Keywords: Kupffer cell; Wy-14643; fibrate; peroxisome proliferator-activated receptor-α; proliferation.

Fig. 1.

Characterization of tissue-specific peroxisome proliferator-activated receptor-α (Ppara) knockout mice. Gene targeting strategy for generation of floxed Ppara locus (A). Albumin (AlbCre)- and lysozyme 2 (LysMCre)-regulated Cre lines were used to generate hepatocyte-specific (Ppara^△Hep) or macrophage-specific (Ppara^△Mac) knockout mice, respectively. Tissues were isolated from mice, and qRT-PCR was used to confirm loss of tissue-specific Ppara mRNA expression in Ppara^△Hep (B) and Ppara^△Mac (C) mice. Values were normalized to Actb mRNA levels and expressed as fold control, Ppara wild-type (Ppara^+/+), or Ppara floxed (Ppara^fl/fl), as indicated. Hepatocyte nuclei were isolated from Ppara^+/+, Ppara^fl/fl, conventional Ppara-null (Ppara^−/−), and Ppara^△Hep mouse livers. Lysate (50 µg) was separated by SDS-PAGE, and Western blotting was performed to determine PPARA protein expression (D). Blots were reprobed for ACTB as loading control. Experiments were performed on at least 5 animals/group for qRT-PCR experiments. Each data point represents the mean ± SD (***P < 0.001). AF-1, activation function 1 domain; DBD, DNA-binding domain; LBD, ligand-binding domain.

Fig. 2.

Hepatocyte-specific disruption of Ppara protects against agonist-induced weight loss and hepatomegaly. Ppara^+/+, Ppara^fl/fl, and Ppara^△Mac mice exhibited analogous body mass loss after 14 days Wy-14643 treatment (A). Weight loss (%) between these groups was not significantly different (B). Wy-14643-treated Ppara^−/− and Ppara^△Hep mice did not lose body mass and experienced slight weight gains similar to controls. Wy-14643-treated Ppara^+/+, Ppara^fl/fl, and Ppara^△Mac mouse liver indexes (mg liver/g body mass) support hepatomegaly in these groups (C). Severity of hepatomegaly is evident by gross liver examination (D). Ppara^−/− and Ppara^△Hep mice are completely protected from these effects. Experiments were performed on at least 5 animals/group. Each data point represents the mean ± SD (***P < 0.001).

Fig. 3.

Wy-14643-induced hepatocyte hypertrophy is dependent on hepatocyte-specific Ppara expression. Histological analysis by hematoxylin and eosin (H&E) staining of formalin-fixed paraffin-embedded tissues revealed no obvious structural differences between various genotypes on control diet (A). Fourteen-day treatment with Wy-14643 caused pronounced and predominantly centrilobular hepatocellular hypertrophy (arrows) in livers of Ppara^+/+ and Ppara^△Mac mice (B). Ppara^−/− and Ppara^△Hep mice were protected from Wy-14643-induced hepatocyte swelling. Representative images are shown. At least 4 mice were analyzed/genotype and treatment group.

Fig. 4.

Macrophage PPARA expression does not influence physiological response to Wy-14643. Serum was collected from mice treated with either control diet or diet containing 0.1% Wy-14643 for 14 days. Circulating total cholesterol, triglycerides, phospholipids, and nonesterified free fatty acids (NEFA) were analyzed (A). Ppara^△Mac mouse response paralleled wild-type animals. Cholesterol levels (A) were slightly elevated in these groups, and triglyceride levels were significantly reduced after Wy-14643 treatment.
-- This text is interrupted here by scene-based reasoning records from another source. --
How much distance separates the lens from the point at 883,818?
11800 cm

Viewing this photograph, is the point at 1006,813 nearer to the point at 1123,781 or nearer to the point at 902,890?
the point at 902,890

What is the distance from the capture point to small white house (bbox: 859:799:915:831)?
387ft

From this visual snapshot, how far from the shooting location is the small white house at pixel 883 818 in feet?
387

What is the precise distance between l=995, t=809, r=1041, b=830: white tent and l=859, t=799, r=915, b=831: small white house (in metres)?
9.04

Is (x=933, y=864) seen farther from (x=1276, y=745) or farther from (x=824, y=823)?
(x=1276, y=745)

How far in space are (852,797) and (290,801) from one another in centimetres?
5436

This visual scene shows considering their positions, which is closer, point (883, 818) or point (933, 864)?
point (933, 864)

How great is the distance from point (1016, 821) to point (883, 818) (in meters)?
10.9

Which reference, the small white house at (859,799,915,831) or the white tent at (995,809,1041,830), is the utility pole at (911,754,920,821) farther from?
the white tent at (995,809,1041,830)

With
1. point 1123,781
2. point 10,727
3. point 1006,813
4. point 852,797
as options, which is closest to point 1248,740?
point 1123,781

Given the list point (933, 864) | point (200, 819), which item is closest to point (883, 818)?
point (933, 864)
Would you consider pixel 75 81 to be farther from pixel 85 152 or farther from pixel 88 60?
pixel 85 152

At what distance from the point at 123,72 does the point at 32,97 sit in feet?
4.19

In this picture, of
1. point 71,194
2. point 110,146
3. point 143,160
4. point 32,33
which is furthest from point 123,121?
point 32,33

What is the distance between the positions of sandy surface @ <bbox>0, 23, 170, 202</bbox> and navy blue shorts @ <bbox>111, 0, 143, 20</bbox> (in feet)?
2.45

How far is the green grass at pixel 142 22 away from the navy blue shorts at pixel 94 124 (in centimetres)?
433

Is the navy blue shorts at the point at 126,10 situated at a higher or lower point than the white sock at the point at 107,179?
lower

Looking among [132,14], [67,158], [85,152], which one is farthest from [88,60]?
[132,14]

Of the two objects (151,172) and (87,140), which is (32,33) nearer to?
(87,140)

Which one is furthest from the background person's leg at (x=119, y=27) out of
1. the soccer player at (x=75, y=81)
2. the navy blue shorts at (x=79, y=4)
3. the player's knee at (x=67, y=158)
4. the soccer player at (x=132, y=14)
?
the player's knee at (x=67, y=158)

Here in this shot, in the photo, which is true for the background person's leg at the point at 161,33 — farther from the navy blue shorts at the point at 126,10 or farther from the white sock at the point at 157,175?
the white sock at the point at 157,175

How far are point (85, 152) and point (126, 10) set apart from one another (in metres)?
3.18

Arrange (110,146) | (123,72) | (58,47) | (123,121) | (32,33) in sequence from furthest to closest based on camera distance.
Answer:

NEFA and phospholipids remained unchanged. Interestingly, cholesterol, phospholipid, and triglyceride levels were elevated in hepatocyte-specific knockout mice after Wy-14643. Serum alanine aminotransferase (ALT) and aspartate aminotransferase (AST) levels (B) were significantly elevated in Wy-14643-treated Ppara^+/+ and Ppara^△Mac mice, indicating liver damage. Ppara^−/− or Ppara^△Hep mice were protected from these effects. Experiments were performed on at least 5 mice/group. Each data point represents the mean ± SD (*P < 0.05, **P < 0.01, and ***P < 0.001). ns, No significant differences.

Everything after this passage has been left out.